Maintenant, on distribue du film plastique dans les collèges, les lycées, les boite de nuit pour éviter les contaminations supplémentaires. Les animateurs radio lancent des campagnes publicitaires géantes afin d'expliquer qu'embrasser avec un film plastique procure un surcroît de plaisir à vos lèvres.
«Comment vivre sans embrasser vraiment des inconnus, Simon ?
- Cette question est inacceptable, Papa. En te complaisant dans cette pose pseudo-romanesque, tu te comportes en collaborateur, en écrivaillon réactionnaire.
- Pourquoi ?
- Se prétendre romanesque en ce moment est une attitude réactionnaire en soi.
- Mince.
- Songe, une seconde, à la détresse de la nouvelle génération, s'il te plaît.
- simon, calme-toi, il faut bien mourir de quelque chose.
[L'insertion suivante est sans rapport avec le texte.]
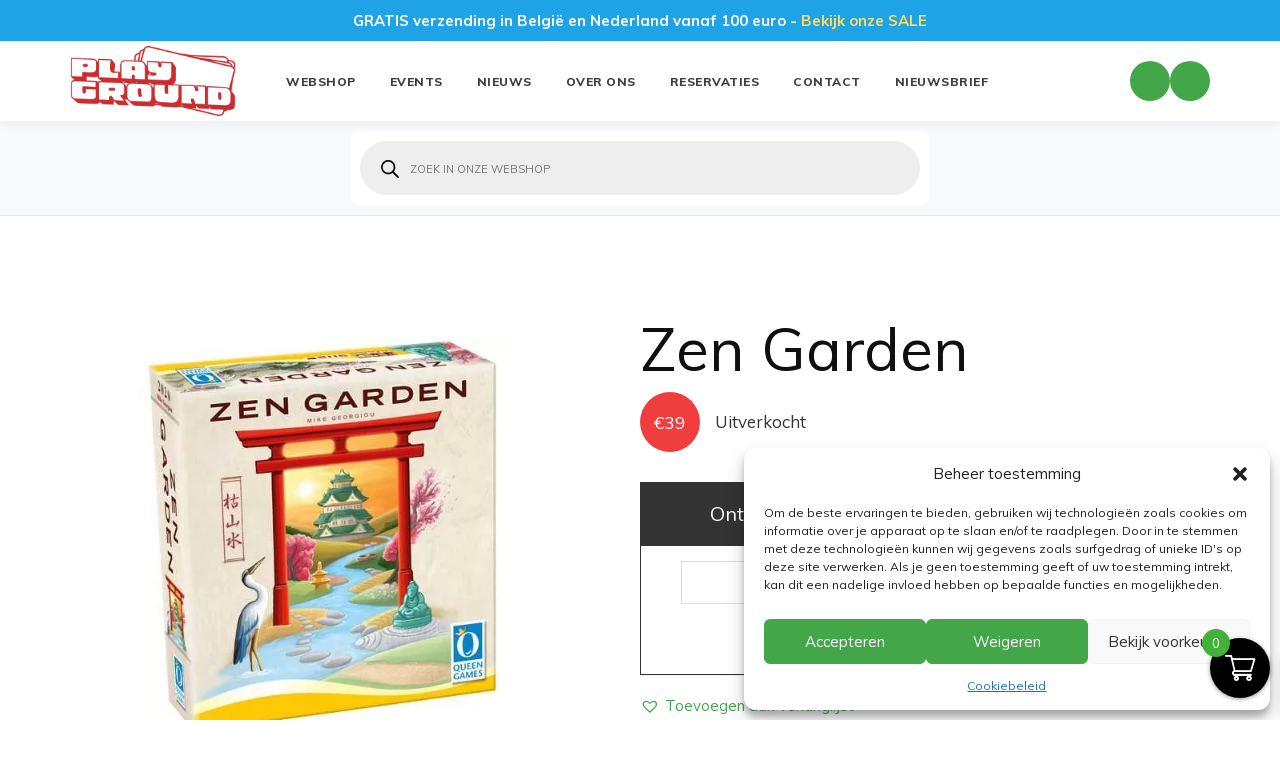

--- FILE ---
content_type: text/css
request_url: https://www.the-playground.be/wp-content/themes/theme/assets/css/base.css?ver=6.9
body_size: 449
content:
a, input, textarea, select, button{
  outline: 0;
}

.so-panel, .panel-grid{
	margin-bottom: 0 !important;
}

/* ======================================
        LOGO
 ===================================== */
.logo a{
	text-decoration: none;
}

.logo{
	position: relative;
	z-index: 99;
}

/* ======================================
        NAVIGATIE
 ===================================== */
.navigatie{
	padding: 0;
	list-style-type: none;
	margin-bottom: 0;
}

.nav_toggle{
	display: none;
	width: 40px;
	height: 40px;
	position: relative;
	z-index: 999;
}

.nav_toggle span{
	display: block;
    position: absolute;
    height: 4px;
    width: 25px;
    background: black;
    opacity: 1;
    left: 6px;
}

.nav_toggle .row1{
	top: 9px;
}

.nav_toggle .row2{
	top: 17px;
}

.nav_toggle .row3{
	top: 25px;
}

@media screen and (min-width: 768px){
	.navigatie li{
		display: inline-block;
	}
}

@media screen and (max-width: 768px){
	.nav_toggle{
	 	display: block;
	}

	nav #cssmenu{
		display: none;
	}
}

/* ======================================
        KAART
 ===================================== */
.kaart li{
	list-style-type: none;
	padding: 0;
}

/* ======================================
        FOOTER
 ===================================== */
.footer li{
	list-style-type: none;
	padding: 0;
}

/* ======================================
        ERROR
 ===================================== */
.rij1_error li{
	list-style-type: none;
 	padding: 0;
}

/* ======================================
        LOADING ICON
 ===================================== */
.loading{
	position: fixed;
	width: 100%;
	height: 100%;
	top: 0;
	left: 0;
	right: 0;
	bottom: 0;
	display: none;
 	justify-content: center !important;
  	align-items: center !important;
	z-index: 99999;
}

.loaded .loading{
  display: flex !important;
}

--- FILE ---
content_type: text/css
request_url: https://www.the-playground.be/wp-content/uploads/so-css/so-css-theme.css?ver=1743808407
body_size: 170
content:
.productdescription p {
   font-size: 16px;
		line-height: 20px;
}

.announcement-verzendkosten {
  display: none;
}

.avia-image-container img[data-dominant-color]:not(.has-transparency) {
    background-color: transparent;
}

.footer-widgets img {
    width: 202px;
}

h3 {
  font-family: Muli, sans-serif;
}

.woocommerce div.product div.images, .woocommerce-page div.product div.images{
width: 120px;
}

.woocommerce-billing-fields {
max-width: 400px
}

.woocommerce-shipping-fields {
max-width: 400px
}

.button-alt {
  padding: 10px;
}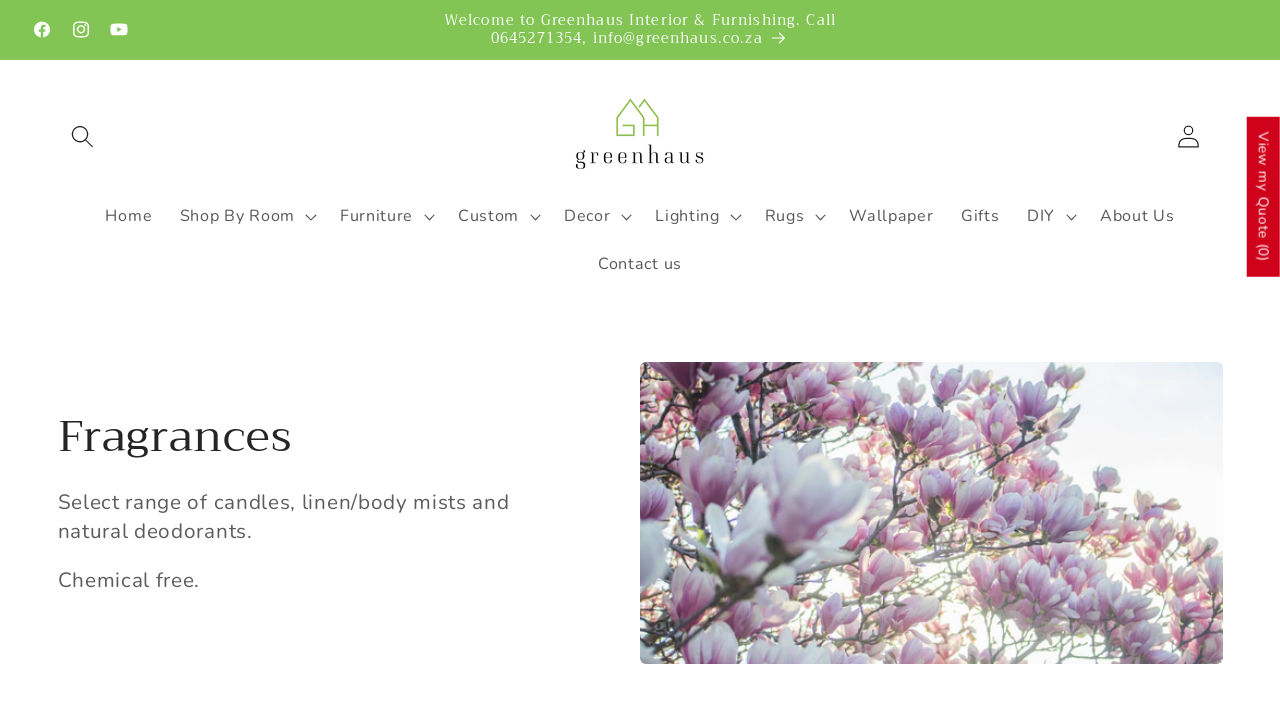

--- FILE ---
content_type: text/javascript; charset=utf-8
request_url: https://app-api.vidjet.io/41486b4b-a3f8-4801-b811-244ef3dadd34/shopify/scripttag?v=1626695458784&shop=greenhausshop.myshopify.com
body_size: 196
content:
(function (d, s, id) {
  if (d.getElementById(id)) return;
  const t = d.getElementsByTagName(s)[0];
  const vis = d.createElement(s);
  vis.id = id;
  vis.src = 'https://media.vidjet.io/client-app.js?siteId=41486b4b-a3f8-4801-b811-244ef3dadd34';
  t.parentNode.insertBefore(vis, t);
})(document, 'script', 'vidjet');
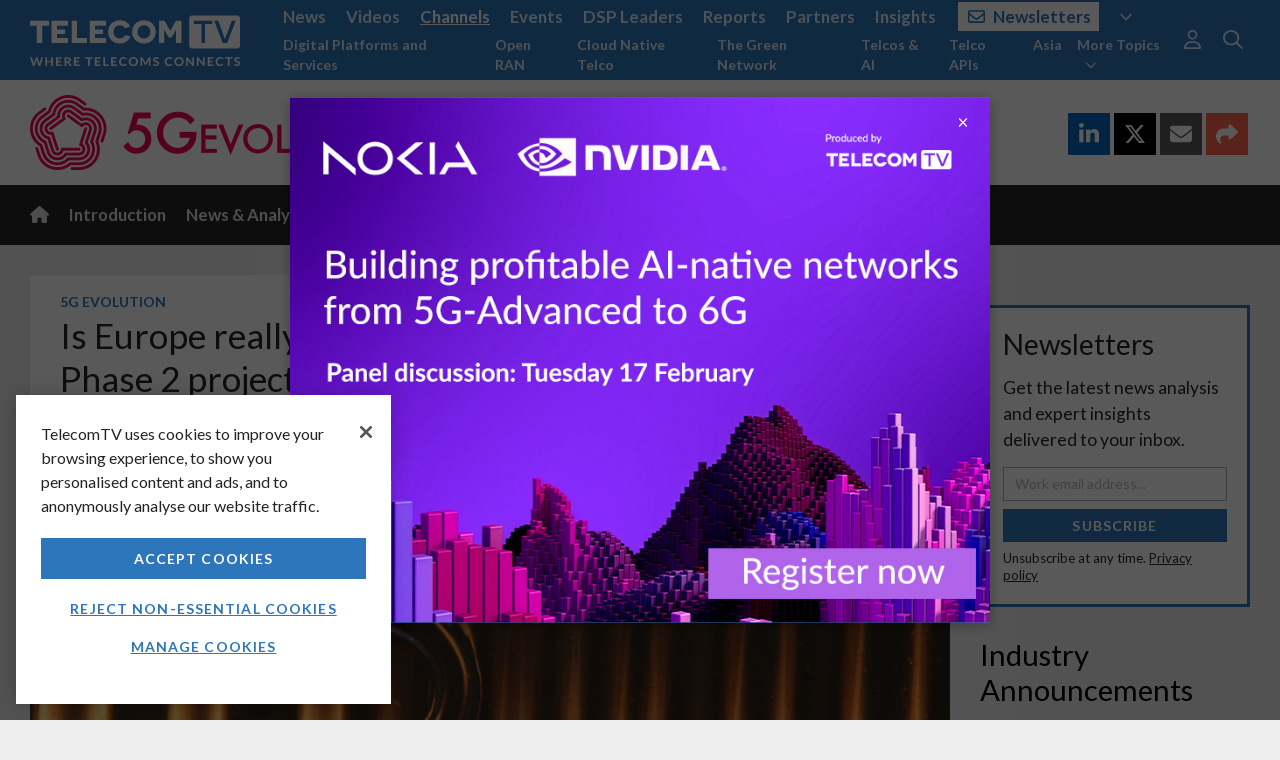

--- FILE ---
content_type: text/html; charset=utf-8
request_url: https://www.telecomtv.com/layout/5g-nav
body_size: 0
content:
<div class="bg-dark-transparent mb-5 channel-nav" style="background-color: #262626;">
    <div class="container-fluid wrapper">
        <nav class="navbar navbar-expand-md navbar-dark text-lg navbar-tabs">
            <button class="navbar-toggler collapsed" type="button" data-toggle="collapse" data-target="#section-nav"> Page Menu<i class="fal fa-angle-down ml-3"></i> </button>
            <div class="collapse navbar-collapse" id="section-nav">
                <ul class="navbar-nav navbar-collapse">
                    <li class="nav-item"> <a class="nav-link" ng-class="{'active': vm.activeItem === 'home'}" href="/content/5g/"><i class="fa fa-home" aria-hidden="true"></i></a></li>
                    <li class="nav-item"> <a class="nav-link" ng-class="{'active': vm.activeItem === 'introduction'}" href="/content/5g-introduction/">Introduction</a> </li>
                    <li class="nav-item"> <a class="nav-link" ng-class="{'active': vm.activeItem === 'analysis'}" href="/content/5g-analysis/">News & Analysis</a> </li>
                    <li class="nav-item"> <a class="nav-link" ng-class="{'active': vm.activeItem === 'videos'}" href="/content/5g-videos/">Videos</a> </li>
                    <li class="nav-item"> <a class="nav-link" href="/content/spotlight-on-5g/">Spotlight on 5G</a> </li>
                </ul>
            </div>
        </nav>
    </div>
</div>

--- FILE ---
content_type: text/html; charset=utf-8
request_url: https://www.google.com/recaptcha/api2/aframe
body_size: 184
content:
<!DOCTYPE HTML><html><head><meta http-equiv="content-type" content="text/html; charset=UTF-8"></head><body><script nonce="GbW5L-9mSNS4xlKA4Sw0yA">/** Anti-fraud and anti-abuse applications only. See google.com/recaptcha */ try{var clients={'sodar':'https://pagead2.googlesyndication.com/pagead/sodar?'};window.addEventListener("message",function(a){try{if(a.source===window.parent){var b=JSON.parse(a.data);var c=clients[b['id']];if(c){var d=document.createElement('img');d.src=c+b['params']+'&rc='+(localStorage.getItem("rc::a")?sessionStorage.getItem("rc::b"):"");window.document.body.appendChild(d);sessionStorage.setItem("rc::e",parseInt(sessionStorage.getItem("rc::e")||0)+1);localStorage.setItem("rc::h",'1769695985609');}}}catch(b){}});window.parent.postMessage("_grecaptcha_ready", "*");}catch(b){}</script></body></html>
- Ferme-là. En continuant à énoncer ce genre de phrase, on pousse à la mort peut-être des milliers d'adolescents. Voilà ce que tu es, Papa. Un assassin. Un réactionnaire. Un nazi.»
Un nazi. Moi qui ai chanté la Marseillaise sur le parvis du Trocadéro en avril 2002 avec Daphné Roulier. Simon n'était pas né et la France n'en menait pas large, à l'époque. (...)
Plus tard, Simon raccompagne la mère de Tristan jusque chez elle. (...)
Dans la salle de bain, je soigne les blessures de Nina. Il faut bien que quelqu'un s'occupe de cette jeune femme.
«Je suis désolée pour cette journée, mumure-t-elle.
- Taisez-vous. Nous sommes dimanche.
- Quelle différence ?
- C'est très bien un dimanche où il se passe quelque chose.»
Puis, alors que je prends soin de son genou avec du Cicatril et de l'alcool à 70° modifié :
- «Dites-moi Frank, d'où vient le caractère de Simon ?
- C'est-à-dire ?
- Son côté incorruptible.
- pas de moi.
- ...
- De Bénédicte en fait.»
Sa mère marchait vite, trouvait un job de serveuse en trente secondes et voulait que le monde s'améliore. Sa mère était capable de voyager en bus des semaines entières pour prendre une seule photo.
Elle avait un caractère de chien et fabriquait un drame toutes les deux heures. C'est le genre
de fille pour laquelle on faisait, le sourire aux lèvres, d'affreuses erreurs.
Comme un mauvais livre ou un bel enfant.